As a job seeker, you are currently experiencing one of the best entry-level hiring climates in more than a decade. That means opportunities abound for you. However, hiring managers are looking at more than just your qualifications and education; they’re looking at your professional etiquette and interview behavior as well.
In a recent CareerBuilder survey, hiring managers within the private sector reported that more than:
• 37 percent of college graduates did not send a thank-you note following an interview
• 35 percent of those interviewed did not know anything about the company
• 31 percent did not submit a cover letter
• 29 percent did not ask any questions during the interview
• 26 percent did not have professional references
• 26 percent had poor grammar on their résumés
• 21 percent had unprofessional pictures on their social media profiles
• 19 percent checked their mobile phones during the interview
While it may be easy to explain these behaviors as typical for inexperienced job-seekers, avoiding these pitfalls give you a much better chance of making a great first impression and getting hired.

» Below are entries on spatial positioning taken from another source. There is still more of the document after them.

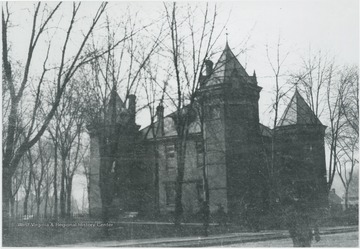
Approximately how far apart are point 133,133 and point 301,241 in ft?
54.0

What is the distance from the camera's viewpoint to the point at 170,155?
3681cm

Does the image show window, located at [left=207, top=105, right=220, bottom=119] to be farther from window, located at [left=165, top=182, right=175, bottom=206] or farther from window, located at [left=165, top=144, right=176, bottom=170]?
window, located at [left=165, top=182, right=175, bottom=206]

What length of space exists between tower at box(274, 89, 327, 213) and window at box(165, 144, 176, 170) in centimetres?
885

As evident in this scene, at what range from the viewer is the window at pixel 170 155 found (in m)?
36.7

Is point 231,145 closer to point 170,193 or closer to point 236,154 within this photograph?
point 236,154

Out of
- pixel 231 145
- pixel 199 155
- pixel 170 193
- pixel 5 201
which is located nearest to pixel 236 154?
pixel 231 145

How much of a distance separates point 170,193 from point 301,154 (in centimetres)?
1130

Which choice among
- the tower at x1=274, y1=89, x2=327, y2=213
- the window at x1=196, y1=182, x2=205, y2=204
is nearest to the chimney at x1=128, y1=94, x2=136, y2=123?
the tower at x1=274, y1=89, x2=327, y2=213

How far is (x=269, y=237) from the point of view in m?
18.5

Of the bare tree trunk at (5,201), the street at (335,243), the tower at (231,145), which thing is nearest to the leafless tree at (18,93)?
the bare tree trunk at (5,201)

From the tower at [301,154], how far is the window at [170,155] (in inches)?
348

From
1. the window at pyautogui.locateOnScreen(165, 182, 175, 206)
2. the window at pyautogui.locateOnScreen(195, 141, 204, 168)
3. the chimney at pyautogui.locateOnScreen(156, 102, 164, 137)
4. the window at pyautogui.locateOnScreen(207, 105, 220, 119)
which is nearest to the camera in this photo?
the chimney at pyautogui.locateOnScreen(156, 102, 164, 137)

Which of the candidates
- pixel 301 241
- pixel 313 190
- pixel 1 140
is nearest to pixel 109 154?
pixel 1 140

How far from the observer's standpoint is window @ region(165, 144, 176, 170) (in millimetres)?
36656
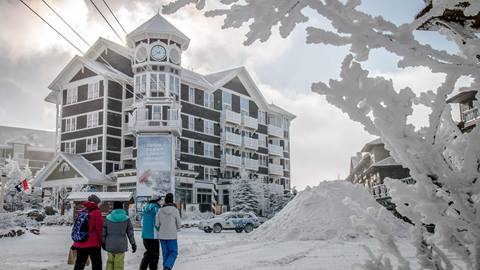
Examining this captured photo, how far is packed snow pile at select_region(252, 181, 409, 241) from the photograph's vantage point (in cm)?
2002

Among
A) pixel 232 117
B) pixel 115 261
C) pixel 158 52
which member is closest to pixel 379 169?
pixel 232 117

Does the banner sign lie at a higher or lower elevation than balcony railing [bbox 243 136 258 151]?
lower

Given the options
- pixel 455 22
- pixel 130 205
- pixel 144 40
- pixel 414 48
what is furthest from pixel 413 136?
pixel 144 40

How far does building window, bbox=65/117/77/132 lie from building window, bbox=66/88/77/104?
1733 mm

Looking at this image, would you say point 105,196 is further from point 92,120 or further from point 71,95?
point 71,95

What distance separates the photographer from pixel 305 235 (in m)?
19.9

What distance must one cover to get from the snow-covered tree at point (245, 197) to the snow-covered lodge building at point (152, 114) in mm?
2020

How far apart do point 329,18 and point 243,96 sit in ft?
173

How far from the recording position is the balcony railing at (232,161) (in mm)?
49656

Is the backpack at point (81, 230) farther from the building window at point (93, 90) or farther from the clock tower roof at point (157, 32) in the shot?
the building window at point (93, 90)

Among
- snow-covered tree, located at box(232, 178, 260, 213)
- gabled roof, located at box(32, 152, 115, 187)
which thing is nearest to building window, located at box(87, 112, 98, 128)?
gabled roof, located at box(32, 152, 115, 187)

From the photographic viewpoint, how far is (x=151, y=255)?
9547 millimetres

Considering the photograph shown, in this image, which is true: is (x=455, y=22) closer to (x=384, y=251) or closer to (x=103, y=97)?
(x=384, y=251)

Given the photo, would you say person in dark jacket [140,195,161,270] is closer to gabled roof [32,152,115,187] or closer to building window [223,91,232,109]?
gabled roof [32,152,115,187]
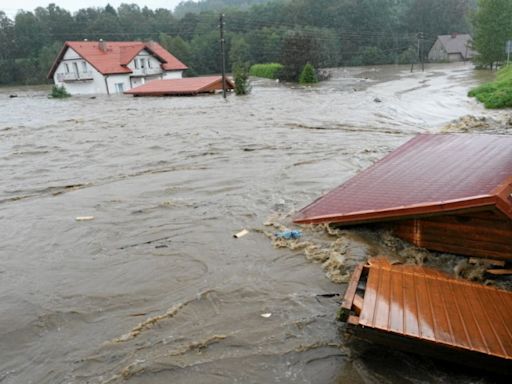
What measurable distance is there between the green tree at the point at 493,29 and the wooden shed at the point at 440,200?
42.4 metres

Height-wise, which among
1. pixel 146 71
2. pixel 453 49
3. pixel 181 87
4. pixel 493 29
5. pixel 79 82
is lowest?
pixel 181 87

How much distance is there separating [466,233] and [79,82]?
4602cm

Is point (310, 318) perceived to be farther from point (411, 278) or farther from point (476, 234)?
point (476, 234)

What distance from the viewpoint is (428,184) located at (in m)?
5.82

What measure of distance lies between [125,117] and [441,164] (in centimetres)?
1778

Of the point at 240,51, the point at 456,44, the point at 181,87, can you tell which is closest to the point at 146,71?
the point at 181,87

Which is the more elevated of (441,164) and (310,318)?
(441,164)

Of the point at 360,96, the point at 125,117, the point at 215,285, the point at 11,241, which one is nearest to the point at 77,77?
the point at 125,117

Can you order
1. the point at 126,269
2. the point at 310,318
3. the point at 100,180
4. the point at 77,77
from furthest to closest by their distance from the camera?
the point at 77,77, the point at 100,180, the point at 126,269, the point at 310,318

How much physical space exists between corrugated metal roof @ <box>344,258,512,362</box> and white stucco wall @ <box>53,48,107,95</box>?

Even though a wide majority (82 percent) of hiring managers agree that academic institutions are “adequately” preparing students for the roles needed in their organizations, the lack of basic etiquette during the interview process gives many of these same employers pause as they decide who to hire. Simply put, while you might be well-qualified and able to do the work of the position, you might never get your foot in the door if you’re not following these best practices.
How a candidate prepares for and behaves in an interview can tell hiring managers a lot about their drive, professionalism, and attitude. It also provides insight into the candidate’s ability to interact with customers and colleagues in a professional manner and a lens into the candidate’s work ethic. Did they care enough to put in the extra time and effort? Or are they doing the bare minimum required?
These matters of etiquette may seem a bit outdated as work environments continue to get more casual, but it’s important to keep in mind that these are the standards most hiring managers were held to early in their careers, and many will expect the same from today’s job seekers. Remember, simple—but thoughtful and respectful—things like punctuality, professional behavior and attire, and proper interview etiquette can mean the difference between a job offer and a “thanks, but no thanks” response.